(Supplied text)

It’s a long road to go from a spark of inspiration to a successful and profitable business. Legal protection of your innovative product can definitely help. The problem, of course, is that having a good idea isn’t enough to qualify for legal protection. You have to prove that you have valid intellectual property.
What is intellectual property? And more importantly, how can you get IP to work for you?
Basically, intellectual property refers to creations of the mind – your ideas. These could be inventions, artistic creations, even symbols and designs. But it’s not simply a matter of having an idea. People have ideas all the time. What differentiates intellectual property is that it is legally protected from unauthorized use by others, and ownership of intellectual property inherently creates a monopoly on the protected property.
Types of Intellectual Property
It is important to remember, however, that intellectual property is merely an umbrella term. To understand what counts as intellectual property, you have to understand the different types of intellectual property, as they each address different categories of legal protection. They also come with different legal standards and rules.
A trademark is a word, symbol, phrase, design, or combination of those elements which serve to identify and distinguish one party’s goods from another. Trademarks are exclusively assigned to a company, meaning that no other company may copy or use the trademark.

(End Supplied text)

Work to complete =
- A) Shorten the paragraph of the intellectual property text that begins "Basically, intellectual property refers to" and keep its main facts.
- B) Carry on the intellectual property text from its last sentence.
You won't need the listing for any of this.

(Information given)

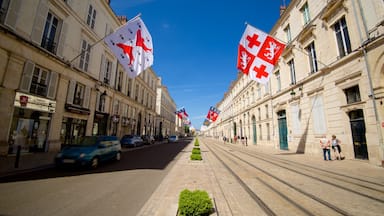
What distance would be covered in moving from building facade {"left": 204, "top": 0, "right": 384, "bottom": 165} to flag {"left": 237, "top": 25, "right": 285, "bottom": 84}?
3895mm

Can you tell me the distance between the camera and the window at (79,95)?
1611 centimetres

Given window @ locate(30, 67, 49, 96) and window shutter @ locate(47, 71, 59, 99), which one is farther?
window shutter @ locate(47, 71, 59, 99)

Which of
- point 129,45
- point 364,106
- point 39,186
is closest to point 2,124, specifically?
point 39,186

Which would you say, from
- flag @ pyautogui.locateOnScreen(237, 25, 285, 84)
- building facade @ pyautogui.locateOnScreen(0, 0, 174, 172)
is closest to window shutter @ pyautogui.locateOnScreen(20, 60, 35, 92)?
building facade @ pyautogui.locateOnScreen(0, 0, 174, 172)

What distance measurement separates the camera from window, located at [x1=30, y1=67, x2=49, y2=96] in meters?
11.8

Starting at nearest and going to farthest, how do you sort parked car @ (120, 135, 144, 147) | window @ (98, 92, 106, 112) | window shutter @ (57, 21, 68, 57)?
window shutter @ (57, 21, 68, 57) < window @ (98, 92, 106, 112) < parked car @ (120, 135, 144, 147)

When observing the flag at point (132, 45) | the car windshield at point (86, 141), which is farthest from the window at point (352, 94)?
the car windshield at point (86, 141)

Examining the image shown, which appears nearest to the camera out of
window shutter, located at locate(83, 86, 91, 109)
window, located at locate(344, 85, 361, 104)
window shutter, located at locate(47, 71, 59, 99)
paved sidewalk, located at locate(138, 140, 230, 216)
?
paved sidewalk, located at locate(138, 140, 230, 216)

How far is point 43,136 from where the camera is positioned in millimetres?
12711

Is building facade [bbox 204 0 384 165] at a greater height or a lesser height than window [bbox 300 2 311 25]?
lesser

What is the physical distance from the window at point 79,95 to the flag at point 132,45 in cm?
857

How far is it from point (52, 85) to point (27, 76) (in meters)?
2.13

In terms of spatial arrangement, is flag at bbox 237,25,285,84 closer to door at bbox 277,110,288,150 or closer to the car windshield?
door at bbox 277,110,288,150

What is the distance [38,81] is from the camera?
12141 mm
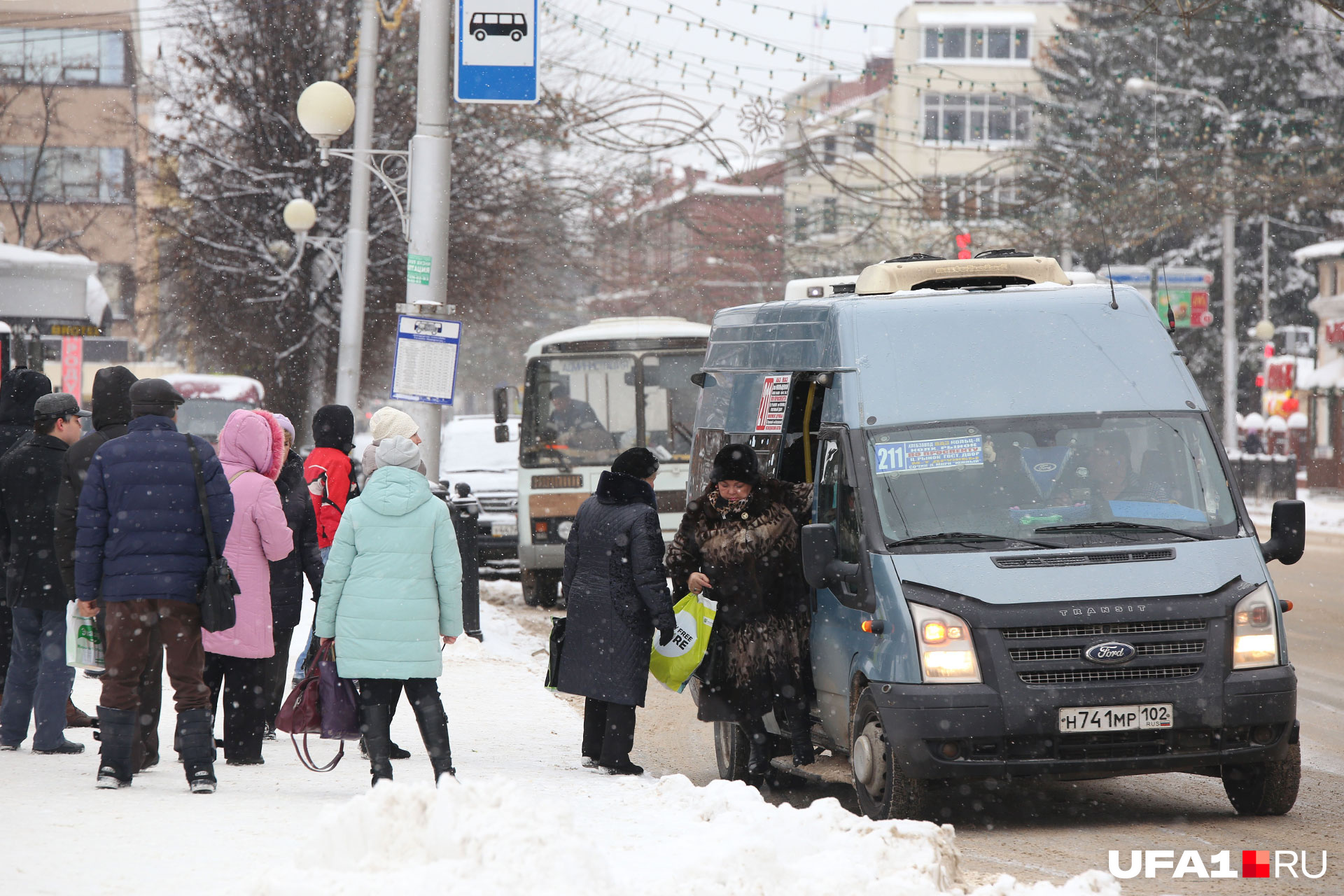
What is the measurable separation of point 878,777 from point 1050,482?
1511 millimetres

(End Information given)
(Information given)

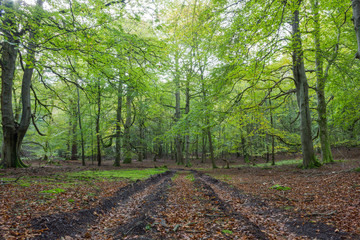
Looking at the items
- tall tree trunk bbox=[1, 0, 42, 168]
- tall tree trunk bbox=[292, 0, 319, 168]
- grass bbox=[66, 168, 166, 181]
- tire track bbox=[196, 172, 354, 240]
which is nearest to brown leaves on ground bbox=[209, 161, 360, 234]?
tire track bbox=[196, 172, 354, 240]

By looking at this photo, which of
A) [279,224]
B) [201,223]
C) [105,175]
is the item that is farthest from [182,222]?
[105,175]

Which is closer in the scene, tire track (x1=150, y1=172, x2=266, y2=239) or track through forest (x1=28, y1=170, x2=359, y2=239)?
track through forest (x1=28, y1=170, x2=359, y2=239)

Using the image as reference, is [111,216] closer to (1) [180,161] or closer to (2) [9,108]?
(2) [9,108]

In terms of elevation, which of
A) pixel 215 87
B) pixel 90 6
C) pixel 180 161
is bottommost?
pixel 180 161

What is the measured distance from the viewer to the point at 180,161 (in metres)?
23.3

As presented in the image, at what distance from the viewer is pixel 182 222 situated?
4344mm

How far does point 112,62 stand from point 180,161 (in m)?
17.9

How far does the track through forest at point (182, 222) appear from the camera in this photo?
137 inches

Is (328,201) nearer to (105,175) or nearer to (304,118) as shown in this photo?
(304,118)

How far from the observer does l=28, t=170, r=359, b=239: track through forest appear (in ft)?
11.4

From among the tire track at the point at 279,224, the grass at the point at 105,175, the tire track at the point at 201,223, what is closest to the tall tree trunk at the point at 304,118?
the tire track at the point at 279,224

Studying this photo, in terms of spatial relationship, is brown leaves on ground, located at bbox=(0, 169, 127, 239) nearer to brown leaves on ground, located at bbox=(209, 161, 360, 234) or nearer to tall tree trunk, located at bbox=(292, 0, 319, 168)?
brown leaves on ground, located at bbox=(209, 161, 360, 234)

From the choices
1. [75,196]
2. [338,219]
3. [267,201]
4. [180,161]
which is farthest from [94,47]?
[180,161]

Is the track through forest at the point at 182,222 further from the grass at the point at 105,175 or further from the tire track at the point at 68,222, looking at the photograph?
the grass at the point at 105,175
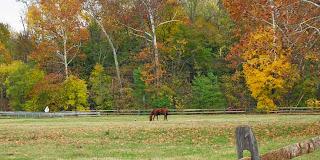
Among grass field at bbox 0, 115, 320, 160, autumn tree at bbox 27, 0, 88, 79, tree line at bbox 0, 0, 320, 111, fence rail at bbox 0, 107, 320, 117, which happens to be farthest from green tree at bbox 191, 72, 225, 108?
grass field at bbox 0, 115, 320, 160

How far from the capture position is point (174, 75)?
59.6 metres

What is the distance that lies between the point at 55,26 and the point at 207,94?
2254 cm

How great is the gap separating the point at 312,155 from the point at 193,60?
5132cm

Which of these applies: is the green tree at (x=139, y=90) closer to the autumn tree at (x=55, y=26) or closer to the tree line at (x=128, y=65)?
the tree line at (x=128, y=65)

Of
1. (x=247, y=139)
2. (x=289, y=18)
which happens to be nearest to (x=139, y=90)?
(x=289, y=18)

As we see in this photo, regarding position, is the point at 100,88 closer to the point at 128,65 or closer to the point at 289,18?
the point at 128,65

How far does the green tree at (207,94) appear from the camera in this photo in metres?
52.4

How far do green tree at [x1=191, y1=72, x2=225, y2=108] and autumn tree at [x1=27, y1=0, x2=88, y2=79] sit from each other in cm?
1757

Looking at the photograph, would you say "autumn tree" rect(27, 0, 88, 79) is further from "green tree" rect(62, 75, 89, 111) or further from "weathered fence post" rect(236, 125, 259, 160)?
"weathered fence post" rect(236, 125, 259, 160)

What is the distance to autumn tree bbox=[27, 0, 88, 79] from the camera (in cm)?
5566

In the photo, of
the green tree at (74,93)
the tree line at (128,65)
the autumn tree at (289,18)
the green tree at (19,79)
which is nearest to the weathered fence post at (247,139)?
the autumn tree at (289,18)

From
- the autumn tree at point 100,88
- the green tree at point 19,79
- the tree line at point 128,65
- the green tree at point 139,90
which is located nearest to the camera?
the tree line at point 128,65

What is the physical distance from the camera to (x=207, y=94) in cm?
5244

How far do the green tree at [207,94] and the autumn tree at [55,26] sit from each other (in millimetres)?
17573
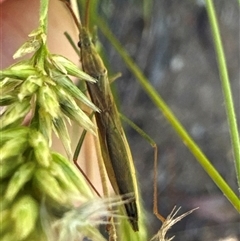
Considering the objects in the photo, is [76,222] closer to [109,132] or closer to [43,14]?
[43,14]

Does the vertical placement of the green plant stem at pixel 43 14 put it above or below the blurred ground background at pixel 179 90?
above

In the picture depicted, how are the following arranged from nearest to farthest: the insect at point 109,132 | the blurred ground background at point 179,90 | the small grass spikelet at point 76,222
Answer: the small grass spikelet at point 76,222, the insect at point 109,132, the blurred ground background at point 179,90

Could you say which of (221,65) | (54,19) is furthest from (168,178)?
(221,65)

(End Information given)

Task-by-task results =
- A) Intellectual property means creations of the mind, such as inventions, artistic works, symbols and designs. Unlike everyday ideas, it is legally protected from unauthorized use by others, and owning it gives a monopoly on the protected property.

- B)
Common examples of trademarks include:
- Brand names, like McDonald’s
- Product names, like iPhone
- Slogans, like Capital One’s “What’s in your wallet?”
- Company logos, like the NBC peacock logo
- Sounds, like the Yahoo! yodel
- Fictional characters, like the Pink Panther or the Geico gecko
- Combination marks, like the Starbucks coffee emblem
- Product shapes, like the shape of an iPhone
- Words in a stylized font, like the Coca-Cola logo
The easiest way to think of trademarked intellectual property is brand identification.
A patent is limited duration property protection relating to an invention, granted in exchange for the disclosure of an invention. There are three types of patents:
- Utility patent (for a novel and non-obvious invention)
- Design patent (for the design of a product)
- Plant patent (for novel, non-obvious, asexually reproducible plants)
Patents are a bit trickier to offer examples for because they’re more diverse than trademarks. The easiest way to understand it is by looking at each patent type individually.
Utility patents, also known as “patents for invention”, are some of the most common patents issued by USPTO–and the most difficult to acquire. They refer to four broad categories of inventions:
- Machines (like an engine or )
- Articles of manufacture (any object made by hand or machine)
- Processes (a method of doing something, including software or business processes)
- Compositions of matter (like pharmaceuticals)
A design patent is a bit more like a trademark in that it covers the unique visual qualities of an item that make it identifiable. This could be anything from packaging to furniture design. You’ve seen the results of some famous design patents before–the Statue of Liberty, for instance, the original Coca-Cola bottle, or the iPhone home button.
A plant patent is the easiest to understand because it’s the narrowest. It protects new and unique characteristics of an asexually reproduced plant to prevent it from being copied or sold. While utility patents can cover certain plants, seeds, or plant reproduction processes, if it’s related to a plant, it usually involves a plant patent.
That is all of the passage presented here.